§ Task directions: The answer must be every line from the entries below that includes "charset".

§ Given data:

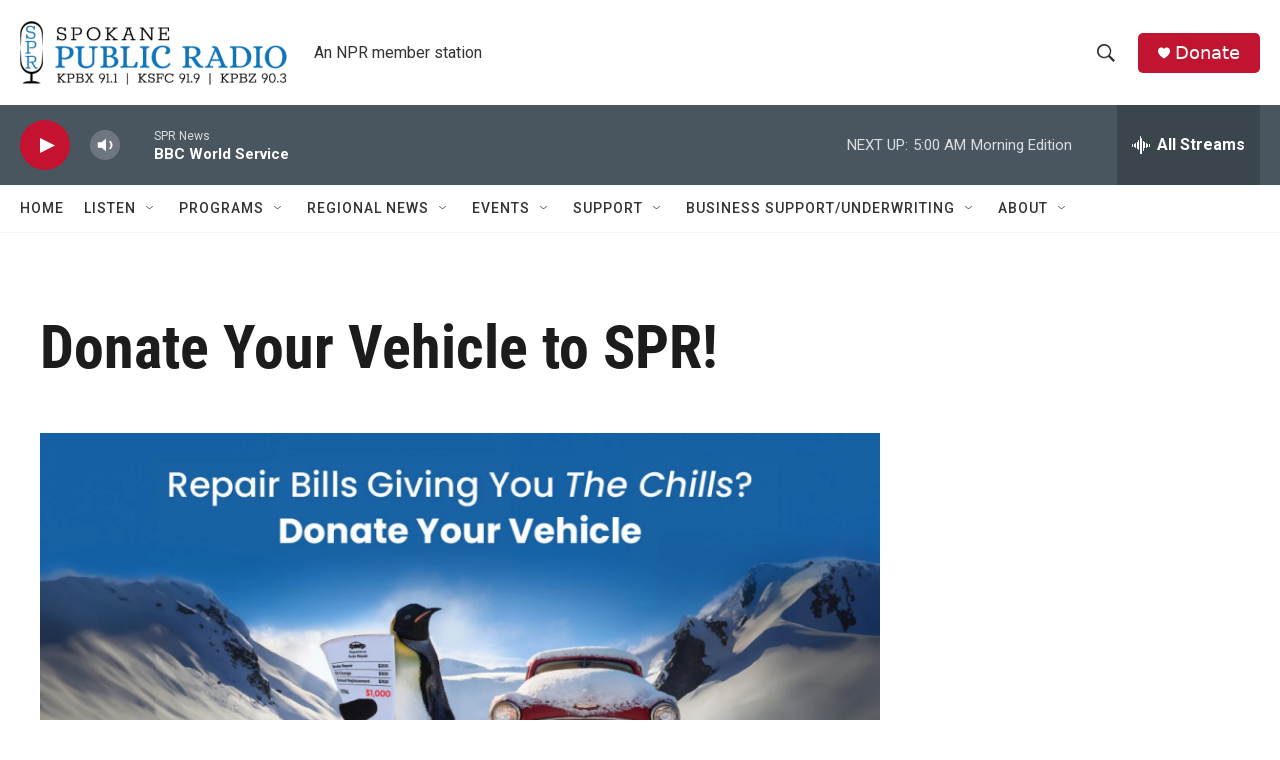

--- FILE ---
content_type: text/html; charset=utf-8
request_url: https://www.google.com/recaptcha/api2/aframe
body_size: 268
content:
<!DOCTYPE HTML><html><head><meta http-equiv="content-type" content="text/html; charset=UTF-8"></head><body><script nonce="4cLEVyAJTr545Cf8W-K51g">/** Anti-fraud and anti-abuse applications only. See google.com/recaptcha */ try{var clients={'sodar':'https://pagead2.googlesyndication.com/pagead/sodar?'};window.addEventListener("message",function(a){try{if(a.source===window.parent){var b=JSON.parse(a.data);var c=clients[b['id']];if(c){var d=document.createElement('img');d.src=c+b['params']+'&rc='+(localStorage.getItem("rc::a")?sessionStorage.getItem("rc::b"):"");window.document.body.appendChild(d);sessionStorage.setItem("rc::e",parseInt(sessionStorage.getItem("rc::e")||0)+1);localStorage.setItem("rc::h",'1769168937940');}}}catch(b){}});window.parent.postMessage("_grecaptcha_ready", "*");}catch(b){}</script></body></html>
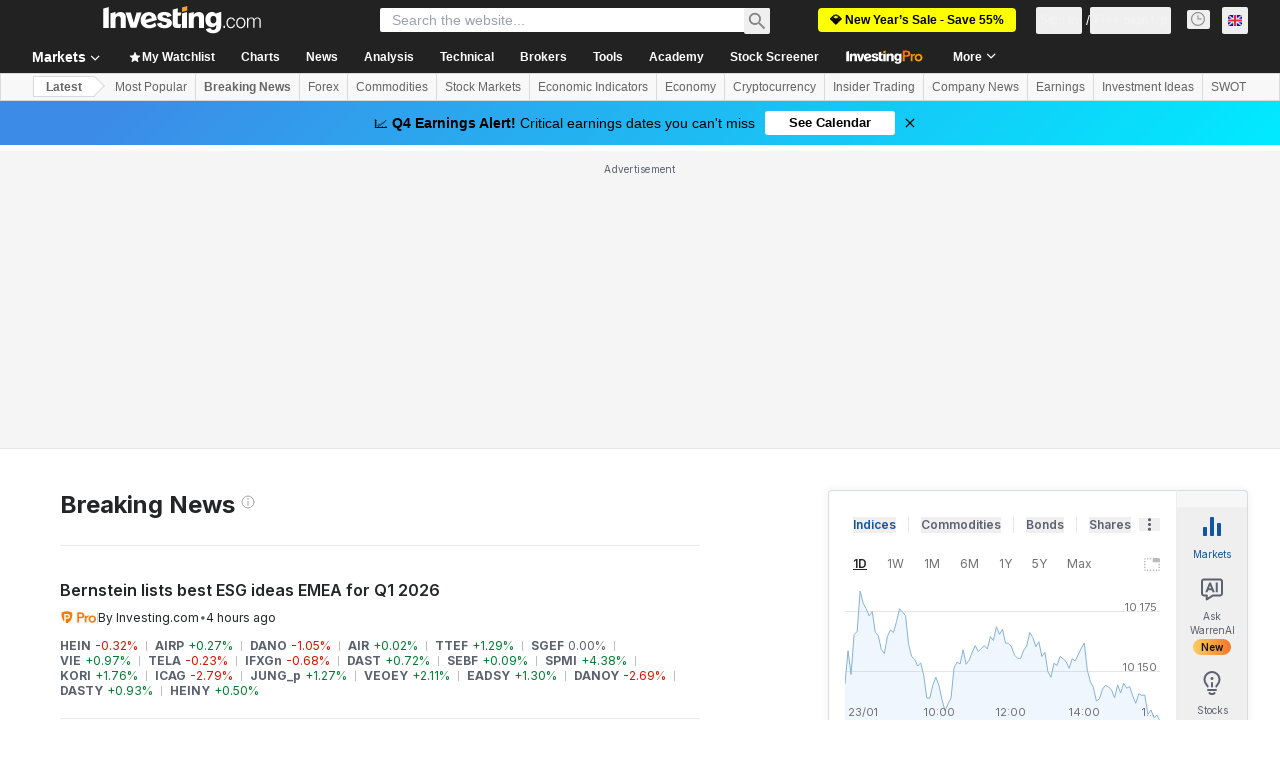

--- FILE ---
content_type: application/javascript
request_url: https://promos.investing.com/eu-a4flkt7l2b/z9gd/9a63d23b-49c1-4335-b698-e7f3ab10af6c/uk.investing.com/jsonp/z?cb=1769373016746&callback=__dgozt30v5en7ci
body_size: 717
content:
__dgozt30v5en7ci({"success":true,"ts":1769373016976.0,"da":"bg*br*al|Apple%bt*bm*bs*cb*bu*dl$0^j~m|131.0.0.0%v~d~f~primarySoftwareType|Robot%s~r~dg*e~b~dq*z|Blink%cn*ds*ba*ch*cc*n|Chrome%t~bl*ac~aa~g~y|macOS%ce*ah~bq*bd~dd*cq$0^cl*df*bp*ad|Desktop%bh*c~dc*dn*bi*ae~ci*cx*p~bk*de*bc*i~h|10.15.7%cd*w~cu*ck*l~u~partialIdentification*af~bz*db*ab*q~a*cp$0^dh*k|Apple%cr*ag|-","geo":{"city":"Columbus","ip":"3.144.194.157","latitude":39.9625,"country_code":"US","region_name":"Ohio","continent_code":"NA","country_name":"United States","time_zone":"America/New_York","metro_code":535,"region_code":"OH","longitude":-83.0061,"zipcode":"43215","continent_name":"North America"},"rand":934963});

§ Exercise solution:
content_type: text/html; charset=utf-8
<!DOCTYPE HTML><html><head><meta http-equiv="content-type" content="text/html; charset=UTF-8"></head><body><script nonce="4cLEVyAJTr545Cf8W-K51g">/** Anti-fraud and anti-abuse applications only. See google.com/recaptcha */ try{var clients={'sodar':'https://pagead2.googlesyndication.com/pagead/sodar?'};window.addEventListener("message",function(a){try{if(a.source===window.parent){var b=JSON.parse(a.data);var c=clients[b['id']];if(c){var d=document.createElement('img');d.src=c+b['params']+'&rc='+(localStorage.getItem("rc::a")?sessionStorage.getItem("rc::b"):"");window.document.body.appendChild(d);sessionStorage.setItem("rc::e",parseInt(sessionStorage.getItem("rc::e")||0)+1);localStorage.setItem("rc::h",'1769168937940');}}}catch(b){}});window.parent.postMessage("_grecaptcha_ready", "*");}catch(b){}</script></body></html>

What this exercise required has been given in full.